— START —

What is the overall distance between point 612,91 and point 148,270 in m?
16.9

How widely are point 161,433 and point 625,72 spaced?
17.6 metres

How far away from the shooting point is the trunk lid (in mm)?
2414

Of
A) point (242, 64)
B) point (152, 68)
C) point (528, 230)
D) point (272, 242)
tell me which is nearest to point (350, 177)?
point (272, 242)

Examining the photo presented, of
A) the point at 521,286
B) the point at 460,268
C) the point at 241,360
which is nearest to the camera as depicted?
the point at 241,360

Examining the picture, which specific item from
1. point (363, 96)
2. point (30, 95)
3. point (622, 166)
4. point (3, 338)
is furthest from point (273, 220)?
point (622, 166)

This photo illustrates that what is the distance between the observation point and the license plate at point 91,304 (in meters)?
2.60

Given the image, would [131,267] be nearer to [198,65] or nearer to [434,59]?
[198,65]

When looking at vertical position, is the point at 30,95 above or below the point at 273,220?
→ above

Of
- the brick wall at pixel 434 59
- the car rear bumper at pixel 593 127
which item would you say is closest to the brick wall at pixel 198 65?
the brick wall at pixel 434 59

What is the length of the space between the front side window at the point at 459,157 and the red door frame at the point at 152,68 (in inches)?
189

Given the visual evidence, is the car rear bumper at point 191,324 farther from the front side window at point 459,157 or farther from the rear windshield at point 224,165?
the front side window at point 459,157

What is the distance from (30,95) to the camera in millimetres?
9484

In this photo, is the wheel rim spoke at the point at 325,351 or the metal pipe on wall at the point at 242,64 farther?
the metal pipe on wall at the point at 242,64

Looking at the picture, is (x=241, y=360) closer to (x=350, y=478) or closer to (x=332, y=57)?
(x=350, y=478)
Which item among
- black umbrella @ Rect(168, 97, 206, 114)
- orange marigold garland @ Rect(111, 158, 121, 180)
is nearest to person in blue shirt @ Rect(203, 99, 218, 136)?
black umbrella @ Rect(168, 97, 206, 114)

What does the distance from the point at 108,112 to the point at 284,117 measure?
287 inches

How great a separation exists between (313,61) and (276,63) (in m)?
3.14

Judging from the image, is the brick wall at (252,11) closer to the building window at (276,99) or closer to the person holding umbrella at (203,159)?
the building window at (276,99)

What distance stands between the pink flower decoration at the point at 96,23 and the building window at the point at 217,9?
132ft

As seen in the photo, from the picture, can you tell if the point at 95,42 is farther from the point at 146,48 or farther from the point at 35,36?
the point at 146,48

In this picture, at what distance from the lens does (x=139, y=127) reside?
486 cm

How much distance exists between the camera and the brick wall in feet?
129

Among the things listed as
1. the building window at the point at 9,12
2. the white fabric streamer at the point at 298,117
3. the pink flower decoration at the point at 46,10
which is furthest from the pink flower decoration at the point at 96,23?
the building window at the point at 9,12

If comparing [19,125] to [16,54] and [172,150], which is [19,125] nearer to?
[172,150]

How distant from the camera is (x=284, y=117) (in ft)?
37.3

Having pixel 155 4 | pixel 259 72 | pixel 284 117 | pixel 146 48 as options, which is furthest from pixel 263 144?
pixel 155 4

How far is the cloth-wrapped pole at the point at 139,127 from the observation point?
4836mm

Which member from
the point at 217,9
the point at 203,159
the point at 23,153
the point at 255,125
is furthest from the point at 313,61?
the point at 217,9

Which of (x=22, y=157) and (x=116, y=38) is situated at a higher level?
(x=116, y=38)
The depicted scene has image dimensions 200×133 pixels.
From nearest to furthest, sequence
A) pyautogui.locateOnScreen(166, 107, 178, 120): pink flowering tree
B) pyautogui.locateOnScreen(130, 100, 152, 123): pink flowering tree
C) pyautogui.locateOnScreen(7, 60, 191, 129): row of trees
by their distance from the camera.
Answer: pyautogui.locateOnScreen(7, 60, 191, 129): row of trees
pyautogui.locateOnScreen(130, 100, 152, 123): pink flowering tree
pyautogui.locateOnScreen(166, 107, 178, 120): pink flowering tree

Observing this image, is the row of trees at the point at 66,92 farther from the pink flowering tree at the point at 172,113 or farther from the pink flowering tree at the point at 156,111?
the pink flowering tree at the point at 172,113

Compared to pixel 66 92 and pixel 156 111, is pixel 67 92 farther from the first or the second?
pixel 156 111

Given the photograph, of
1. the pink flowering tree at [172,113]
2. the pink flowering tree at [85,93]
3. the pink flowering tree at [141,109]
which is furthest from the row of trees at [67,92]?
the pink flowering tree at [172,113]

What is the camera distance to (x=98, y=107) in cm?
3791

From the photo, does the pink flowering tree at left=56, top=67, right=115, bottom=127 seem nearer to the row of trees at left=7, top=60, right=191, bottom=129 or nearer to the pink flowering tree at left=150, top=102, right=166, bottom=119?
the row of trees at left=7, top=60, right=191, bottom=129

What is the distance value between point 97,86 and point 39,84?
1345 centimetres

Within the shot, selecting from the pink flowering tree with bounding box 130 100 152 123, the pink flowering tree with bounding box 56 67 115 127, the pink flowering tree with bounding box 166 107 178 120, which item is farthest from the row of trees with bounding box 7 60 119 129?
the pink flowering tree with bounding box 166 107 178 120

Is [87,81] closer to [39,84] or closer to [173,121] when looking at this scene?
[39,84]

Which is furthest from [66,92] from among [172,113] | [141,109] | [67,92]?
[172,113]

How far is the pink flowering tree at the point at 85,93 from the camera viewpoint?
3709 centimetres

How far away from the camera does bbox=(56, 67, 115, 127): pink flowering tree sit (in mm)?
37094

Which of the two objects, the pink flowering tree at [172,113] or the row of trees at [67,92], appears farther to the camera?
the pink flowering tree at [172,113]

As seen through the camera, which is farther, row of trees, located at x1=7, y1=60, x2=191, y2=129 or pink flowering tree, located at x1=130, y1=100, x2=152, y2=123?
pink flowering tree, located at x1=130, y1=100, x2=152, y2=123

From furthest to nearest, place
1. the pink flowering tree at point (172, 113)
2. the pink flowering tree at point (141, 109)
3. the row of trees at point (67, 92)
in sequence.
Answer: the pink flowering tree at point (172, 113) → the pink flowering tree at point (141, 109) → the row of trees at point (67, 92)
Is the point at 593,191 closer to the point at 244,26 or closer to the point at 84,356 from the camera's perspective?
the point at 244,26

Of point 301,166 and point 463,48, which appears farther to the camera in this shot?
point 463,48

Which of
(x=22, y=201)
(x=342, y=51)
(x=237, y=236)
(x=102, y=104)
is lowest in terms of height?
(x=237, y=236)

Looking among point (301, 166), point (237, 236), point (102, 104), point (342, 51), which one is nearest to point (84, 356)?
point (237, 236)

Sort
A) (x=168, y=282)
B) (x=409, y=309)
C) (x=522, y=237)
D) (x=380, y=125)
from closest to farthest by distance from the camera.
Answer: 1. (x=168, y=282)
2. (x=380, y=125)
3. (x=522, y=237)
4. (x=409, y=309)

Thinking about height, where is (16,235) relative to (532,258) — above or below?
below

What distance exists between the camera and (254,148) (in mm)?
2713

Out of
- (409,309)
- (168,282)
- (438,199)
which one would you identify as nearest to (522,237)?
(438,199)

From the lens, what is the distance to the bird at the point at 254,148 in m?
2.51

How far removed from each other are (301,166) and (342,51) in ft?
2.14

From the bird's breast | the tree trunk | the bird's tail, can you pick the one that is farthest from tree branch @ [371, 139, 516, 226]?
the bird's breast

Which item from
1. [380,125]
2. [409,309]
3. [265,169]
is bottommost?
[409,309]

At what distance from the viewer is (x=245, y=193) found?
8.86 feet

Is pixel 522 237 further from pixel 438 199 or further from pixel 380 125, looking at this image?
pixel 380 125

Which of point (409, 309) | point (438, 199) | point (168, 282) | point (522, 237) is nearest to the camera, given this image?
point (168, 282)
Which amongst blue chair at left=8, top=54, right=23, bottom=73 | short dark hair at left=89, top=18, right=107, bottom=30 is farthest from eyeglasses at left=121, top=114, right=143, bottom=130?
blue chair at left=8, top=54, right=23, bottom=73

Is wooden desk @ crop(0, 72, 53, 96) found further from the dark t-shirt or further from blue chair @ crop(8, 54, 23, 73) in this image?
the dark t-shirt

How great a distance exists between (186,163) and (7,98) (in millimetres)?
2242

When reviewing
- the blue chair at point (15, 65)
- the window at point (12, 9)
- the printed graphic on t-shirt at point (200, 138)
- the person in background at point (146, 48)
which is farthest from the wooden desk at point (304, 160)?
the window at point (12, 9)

— END —

**Set task:** Can you quote, word for word, everything from the line that contains "When reviewing" through the last line of the entries?

**Result:**
When reviewing
- the blue chair at point (15, 65)
- the window at point (12, 9)
- the printed graphic on t-shirt at point (200, 138)
- the person in background at point (146, 48)
which is farthest from the wooden desk at point (304, 160)?
the window at point (12, 9)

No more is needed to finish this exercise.